QUEM EM BOCA VAI A LUTA: Metas para a infância brasileira em 2026
Papel e caneta na mão para fazer desse um ano melhor para as crianças e adolescentes.

Anna Luiza Calixto
Quando falamos em prioridade absoluta, nos termos da Constituição e do Estatuto da Criança e do Adolescente, a impressão que fica é a de um conceito impalpável. Mas precisamos transformar esse princípio em metas claras, mensuráveis e inegociáveis. Metas como decisão, não intenção.
Para isso, a primeira delas deve ser colocar a infância no centro do orçamento público. Não como sobra, não como percentual simbólico, mas como eixo estruturante. Educação, saúde, assistência, cultura e lazer precisam conversar entre si, com financiamento garantido e execução monitorada. Prioridade absoluta não combina com improviso.
A segunda meta é escuta qualificada de crianças e adolescentes.
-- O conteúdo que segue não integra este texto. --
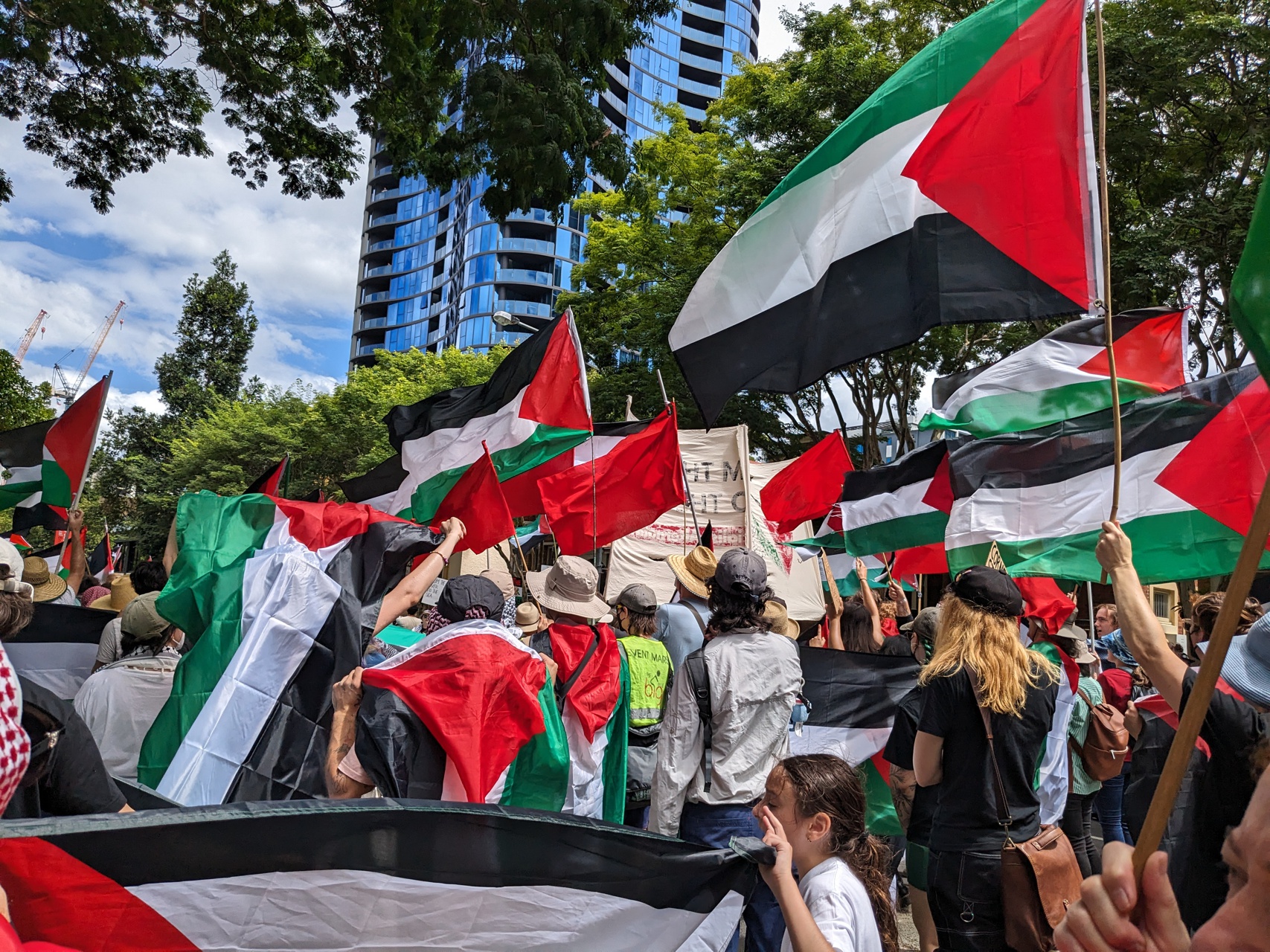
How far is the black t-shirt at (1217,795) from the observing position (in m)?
2.43

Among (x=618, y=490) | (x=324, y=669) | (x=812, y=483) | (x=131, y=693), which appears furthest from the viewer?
(x=812, y=483)

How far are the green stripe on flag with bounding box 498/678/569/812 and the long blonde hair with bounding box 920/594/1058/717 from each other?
1.35 m

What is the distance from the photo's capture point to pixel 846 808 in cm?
267

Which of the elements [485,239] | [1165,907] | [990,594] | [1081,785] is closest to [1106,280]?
[990,594]

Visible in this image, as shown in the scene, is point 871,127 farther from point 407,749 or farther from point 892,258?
point 407,749

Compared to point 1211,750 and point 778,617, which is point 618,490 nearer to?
point 778,617

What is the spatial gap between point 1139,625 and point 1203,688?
1564 millimetres

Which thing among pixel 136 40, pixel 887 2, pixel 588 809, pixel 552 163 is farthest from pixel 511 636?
pixel 887 2

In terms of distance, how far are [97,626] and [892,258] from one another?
4826 millimetres

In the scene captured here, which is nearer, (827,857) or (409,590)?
(827,857)

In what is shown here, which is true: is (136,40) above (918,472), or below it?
above

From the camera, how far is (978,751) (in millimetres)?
3328

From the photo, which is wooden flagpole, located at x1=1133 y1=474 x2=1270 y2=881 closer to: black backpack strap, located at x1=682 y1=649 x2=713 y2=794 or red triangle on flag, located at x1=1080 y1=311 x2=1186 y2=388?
black backpack strap, located at x1=682 y1=649 x2=713 y2=794

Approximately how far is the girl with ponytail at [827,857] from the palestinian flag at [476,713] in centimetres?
105
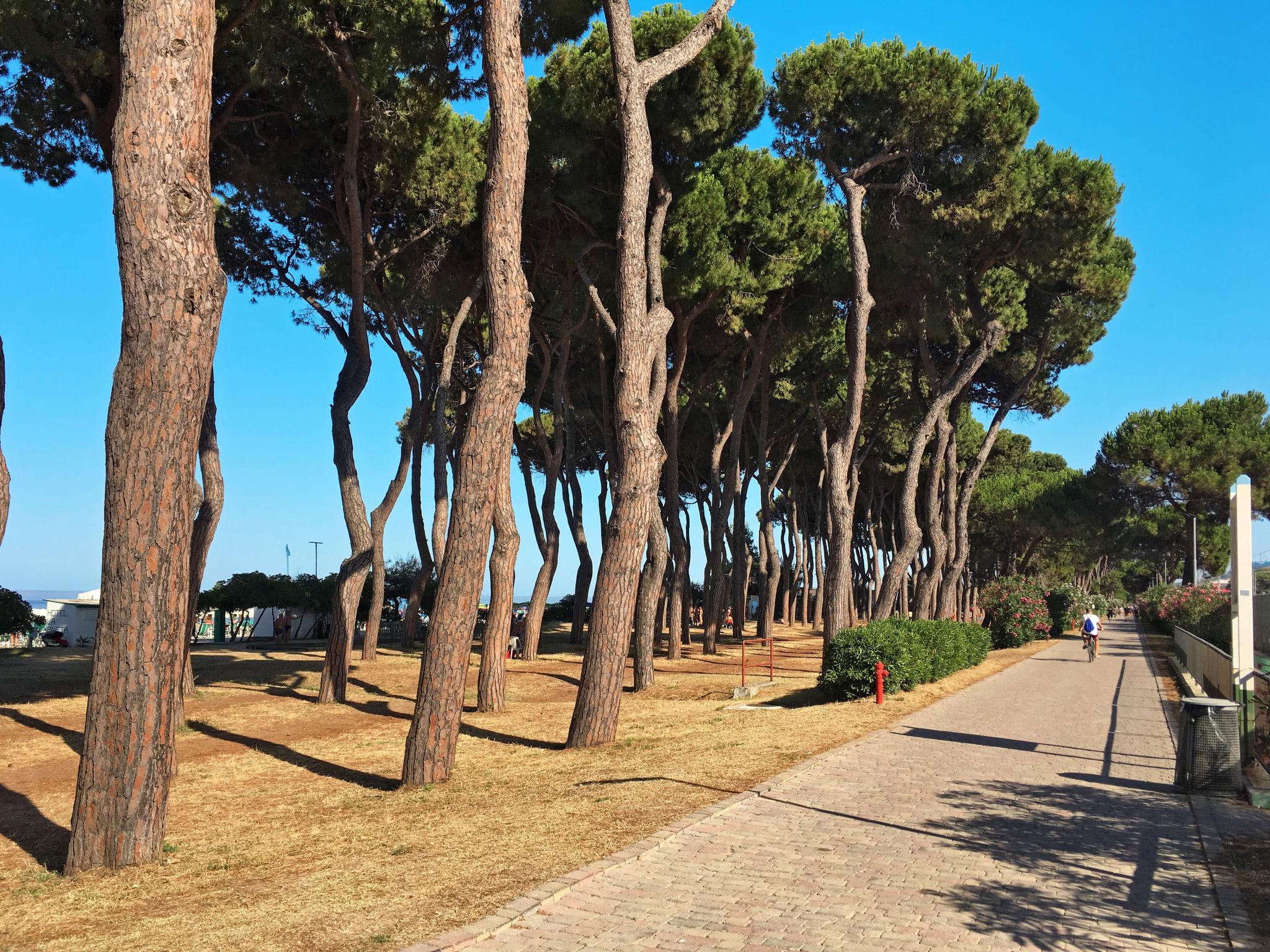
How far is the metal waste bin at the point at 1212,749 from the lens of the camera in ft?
26.7

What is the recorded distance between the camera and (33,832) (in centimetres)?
778

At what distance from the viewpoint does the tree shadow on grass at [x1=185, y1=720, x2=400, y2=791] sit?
954cm

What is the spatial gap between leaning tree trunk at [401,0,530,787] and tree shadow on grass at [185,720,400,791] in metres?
0.54

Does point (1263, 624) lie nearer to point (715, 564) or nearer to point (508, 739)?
point (508, 739)

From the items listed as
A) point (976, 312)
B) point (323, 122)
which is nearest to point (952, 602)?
point (976, 312)

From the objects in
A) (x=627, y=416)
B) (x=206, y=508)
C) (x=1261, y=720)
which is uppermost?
(x=627, y=416)

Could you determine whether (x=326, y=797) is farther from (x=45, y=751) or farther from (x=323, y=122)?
(x=323, y=122)

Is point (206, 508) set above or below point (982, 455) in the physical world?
below

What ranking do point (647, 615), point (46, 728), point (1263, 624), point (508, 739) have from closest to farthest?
point (508, 739) < point (46, 728) < point (647, 615) < point (1263, 624)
Não se trata de romantizar a participação infantil, mas de cumprir a lei. Crianças têm direito à opinião, à expressão e à participação na vida comunitária e política. Isso exige metodologias, espaços institucionais e formação de profissionais. Escutar crianças não atrasa decisões — qualifica políticas.
A terceira é educação pautada na proteção e na autonomia. Em 2026, não é aceitável que escolas ainda evitem falar de corpo, limites, consentimento e redes de apoio. Aprender a dizer não, reconhecer toques abusivos, compreender que segredos que machucam devem ser rompidos não é ideologia: é prevenção. Uma infância protegida começa com informação adequada e responsável.
A quarta meta é enfrentamento real das violências contra crianças e adolescentes. Isso significa fortalecer redes de proteção, garantir funcionamento dos conselhos tutelares, integrar saúde, educação e assistência social e assegurar canais de denúncia acessíveis e eficazes, investindo em qualificação profissional do sistema de garantia de direitos
A penúltima meta é valorizar quem cuida. Profissionais da educação, saúde e assistência social precisam de formação continuada, condições dignas de trabalho e reconhecimento. Não existe política pública de infância forte sem trabalhadores protegidos e valorizados. Cuidado não é voluntariado,éum trabalho essencial.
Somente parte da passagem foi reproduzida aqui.